KIT – ITI Algorithm Engineering – Group Members - Lightweight Checkpointing and Recovery for Iterative Converging Algorithms

Links:PDF
Fault tolerance is important for High Performance Computing, since the mean time between failures (hardware failures) decreases as the number of compute nodes increases. A system with 100.000 nodes each with a mean time between failures of 10 years, would have an expected failure rate of once every 50 minutes. We test various different methods to increase the fault tolerance of PageRank. We show that checkpointless methods can handle failures in the first 40% and finish in the same amount of iteration as a failure free PageRank execution. By estimating the progress of PageRank based on the convergence we manage to write checkpoints after 40% completion, relying on checkpointless methods beforehand. This allows us to reduce the checkpoint overhead by 40%. We also use different compression methods to compress the checkpoints. We try both lossless and lossy compression methods and show that checkpoints compressed with ZFP (lossy) cause around 40% less overhead than uncompressed checkpoints.
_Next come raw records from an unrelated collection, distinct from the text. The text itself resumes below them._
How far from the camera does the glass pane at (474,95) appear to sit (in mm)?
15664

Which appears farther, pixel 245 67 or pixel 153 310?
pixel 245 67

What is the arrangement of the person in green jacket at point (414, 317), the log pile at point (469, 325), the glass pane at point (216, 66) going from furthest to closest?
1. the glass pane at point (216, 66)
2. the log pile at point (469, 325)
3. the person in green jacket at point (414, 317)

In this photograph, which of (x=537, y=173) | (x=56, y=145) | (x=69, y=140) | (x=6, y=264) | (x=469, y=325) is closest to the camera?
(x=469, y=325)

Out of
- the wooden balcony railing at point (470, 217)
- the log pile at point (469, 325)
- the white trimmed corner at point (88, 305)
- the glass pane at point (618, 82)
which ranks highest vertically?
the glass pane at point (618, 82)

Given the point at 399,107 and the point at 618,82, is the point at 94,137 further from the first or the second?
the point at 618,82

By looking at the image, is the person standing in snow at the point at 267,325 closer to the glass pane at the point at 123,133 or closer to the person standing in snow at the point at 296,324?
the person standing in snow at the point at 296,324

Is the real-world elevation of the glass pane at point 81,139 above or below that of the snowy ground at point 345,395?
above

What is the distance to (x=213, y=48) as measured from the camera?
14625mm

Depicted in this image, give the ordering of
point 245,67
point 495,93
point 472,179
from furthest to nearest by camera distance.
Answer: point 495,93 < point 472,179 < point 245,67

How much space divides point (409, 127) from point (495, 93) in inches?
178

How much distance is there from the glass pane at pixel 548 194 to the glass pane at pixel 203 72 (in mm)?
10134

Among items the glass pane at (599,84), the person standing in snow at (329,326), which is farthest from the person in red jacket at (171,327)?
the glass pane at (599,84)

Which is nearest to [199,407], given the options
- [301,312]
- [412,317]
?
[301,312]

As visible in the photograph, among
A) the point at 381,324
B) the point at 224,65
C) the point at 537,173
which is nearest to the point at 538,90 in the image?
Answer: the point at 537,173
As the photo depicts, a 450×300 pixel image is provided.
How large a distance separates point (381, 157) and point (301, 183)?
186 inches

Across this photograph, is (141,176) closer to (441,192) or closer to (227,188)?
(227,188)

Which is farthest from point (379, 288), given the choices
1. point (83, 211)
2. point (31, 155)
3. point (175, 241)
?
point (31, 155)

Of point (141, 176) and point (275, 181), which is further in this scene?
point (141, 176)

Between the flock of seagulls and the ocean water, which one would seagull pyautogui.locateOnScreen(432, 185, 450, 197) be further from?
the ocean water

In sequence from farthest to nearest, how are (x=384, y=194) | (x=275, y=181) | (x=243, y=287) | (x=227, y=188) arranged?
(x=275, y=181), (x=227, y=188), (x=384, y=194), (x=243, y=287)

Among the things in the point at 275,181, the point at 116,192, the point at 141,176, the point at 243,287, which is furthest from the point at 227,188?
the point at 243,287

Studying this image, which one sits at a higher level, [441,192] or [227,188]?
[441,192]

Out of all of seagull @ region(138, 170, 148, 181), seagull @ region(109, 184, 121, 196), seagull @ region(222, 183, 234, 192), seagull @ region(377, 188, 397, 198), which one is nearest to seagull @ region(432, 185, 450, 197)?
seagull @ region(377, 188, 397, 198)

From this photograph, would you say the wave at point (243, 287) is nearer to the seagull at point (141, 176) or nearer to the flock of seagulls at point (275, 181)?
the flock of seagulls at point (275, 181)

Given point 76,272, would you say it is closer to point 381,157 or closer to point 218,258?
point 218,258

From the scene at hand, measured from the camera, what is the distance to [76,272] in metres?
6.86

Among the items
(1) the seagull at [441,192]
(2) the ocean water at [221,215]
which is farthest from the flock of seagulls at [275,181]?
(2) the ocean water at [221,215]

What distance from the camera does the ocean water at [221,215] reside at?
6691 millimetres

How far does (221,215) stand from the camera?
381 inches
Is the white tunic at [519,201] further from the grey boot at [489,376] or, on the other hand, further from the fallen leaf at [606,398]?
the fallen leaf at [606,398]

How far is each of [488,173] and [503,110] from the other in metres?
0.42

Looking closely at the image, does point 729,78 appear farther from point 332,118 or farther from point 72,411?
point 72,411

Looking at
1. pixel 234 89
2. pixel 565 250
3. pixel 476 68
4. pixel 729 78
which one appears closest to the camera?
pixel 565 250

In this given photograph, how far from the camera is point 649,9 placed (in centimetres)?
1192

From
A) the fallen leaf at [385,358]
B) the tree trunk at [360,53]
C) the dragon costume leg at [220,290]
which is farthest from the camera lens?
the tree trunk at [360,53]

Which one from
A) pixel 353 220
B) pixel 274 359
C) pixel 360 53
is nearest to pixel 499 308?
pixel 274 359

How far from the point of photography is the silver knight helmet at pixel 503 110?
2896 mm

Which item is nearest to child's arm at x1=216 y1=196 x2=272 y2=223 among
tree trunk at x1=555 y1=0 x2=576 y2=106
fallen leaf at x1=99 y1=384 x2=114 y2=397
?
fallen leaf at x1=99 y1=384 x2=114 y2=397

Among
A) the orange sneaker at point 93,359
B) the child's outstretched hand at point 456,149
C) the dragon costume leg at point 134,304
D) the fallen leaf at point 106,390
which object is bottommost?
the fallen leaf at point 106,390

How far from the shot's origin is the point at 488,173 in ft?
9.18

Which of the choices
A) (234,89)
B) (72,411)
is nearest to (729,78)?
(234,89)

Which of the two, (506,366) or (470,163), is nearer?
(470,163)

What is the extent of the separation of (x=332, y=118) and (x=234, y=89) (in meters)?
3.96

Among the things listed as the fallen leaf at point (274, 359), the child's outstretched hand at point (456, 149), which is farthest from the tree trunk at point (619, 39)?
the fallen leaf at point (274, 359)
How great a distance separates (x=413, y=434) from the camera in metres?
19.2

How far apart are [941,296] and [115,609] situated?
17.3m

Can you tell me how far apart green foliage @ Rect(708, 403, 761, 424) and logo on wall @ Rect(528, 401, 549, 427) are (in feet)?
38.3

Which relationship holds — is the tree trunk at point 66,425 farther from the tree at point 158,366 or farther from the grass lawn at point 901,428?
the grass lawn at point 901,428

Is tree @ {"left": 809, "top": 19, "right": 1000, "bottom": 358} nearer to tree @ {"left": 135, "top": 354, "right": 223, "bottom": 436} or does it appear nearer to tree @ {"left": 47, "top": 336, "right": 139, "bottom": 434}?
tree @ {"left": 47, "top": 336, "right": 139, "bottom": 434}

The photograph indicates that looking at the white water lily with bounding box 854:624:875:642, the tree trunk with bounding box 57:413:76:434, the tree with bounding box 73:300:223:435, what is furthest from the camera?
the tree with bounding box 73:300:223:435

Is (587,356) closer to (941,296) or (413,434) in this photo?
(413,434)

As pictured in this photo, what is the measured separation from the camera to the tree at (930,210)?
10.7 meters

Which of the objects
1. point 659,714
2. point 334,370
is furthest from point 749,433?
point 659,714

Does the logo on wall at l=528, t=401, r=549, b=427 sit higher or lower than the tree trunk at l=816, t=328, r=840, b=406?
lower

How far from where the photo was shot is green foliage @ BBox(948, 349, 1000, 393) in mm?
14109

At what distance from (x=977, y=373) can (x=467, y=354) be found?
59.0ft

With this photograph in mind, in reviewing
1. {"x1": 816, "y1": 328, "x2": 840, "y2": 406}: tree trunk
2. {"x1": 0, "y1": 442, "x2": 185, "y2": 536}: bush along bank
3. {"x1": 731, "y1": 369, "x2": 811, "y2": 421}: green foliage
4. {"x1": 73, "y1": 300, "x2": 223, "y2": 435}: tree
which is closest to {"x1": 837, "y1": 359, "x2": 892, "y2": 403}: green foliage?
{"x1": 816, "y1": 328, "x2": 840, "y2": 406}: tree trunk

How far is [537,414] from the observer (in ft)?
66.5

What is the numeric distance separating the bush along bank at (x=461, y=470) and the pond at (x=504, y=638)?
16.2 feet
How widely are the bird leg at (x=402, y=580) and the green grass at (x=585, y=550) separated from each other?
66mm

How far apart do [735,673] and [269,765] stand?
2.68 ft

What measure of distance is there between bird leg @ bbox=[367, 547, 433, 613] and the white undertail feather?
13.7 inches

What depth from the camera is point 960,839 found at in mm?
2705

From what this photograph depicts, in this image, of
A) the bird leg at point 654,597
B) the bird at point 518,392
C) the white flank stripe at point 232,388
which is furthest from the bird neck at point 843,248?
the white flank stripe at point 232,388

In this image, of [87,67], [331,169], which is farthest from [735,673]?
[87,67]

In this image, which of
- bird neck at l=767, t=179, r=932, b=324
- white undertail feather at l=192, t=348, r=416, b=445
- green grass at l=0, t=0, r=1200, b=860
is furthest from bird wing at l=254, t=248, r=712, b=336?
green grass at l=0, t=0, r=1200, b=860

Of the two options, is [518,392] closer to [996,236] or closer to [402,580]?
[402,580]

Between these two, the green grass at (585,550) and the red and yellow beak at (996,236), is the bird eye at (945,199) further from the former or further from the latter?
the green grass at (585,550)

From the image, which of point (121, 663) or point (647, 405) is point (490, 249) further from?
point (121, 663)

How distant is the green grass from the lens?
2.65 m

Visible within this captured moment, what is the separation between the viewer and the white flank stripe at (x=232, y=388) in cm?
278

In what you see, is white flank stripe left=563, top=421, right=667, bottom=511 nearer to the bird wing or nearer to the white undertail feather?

We can reduce the checkpoint over- head of ZFP by another 16% by writing differential checkpoints, one ZFP checkpoint of the PageRank values followed by 3 strongly compressed SZ3 (lossy) checkpoints of the difference between the current PageRank values and the PageRank values at the time of the last ZFP checkpoint. In most of our test our adaptive approach, with a 1∼2% checkpoint overhead, manages to handle failures without increasing the iteration time of PageRank.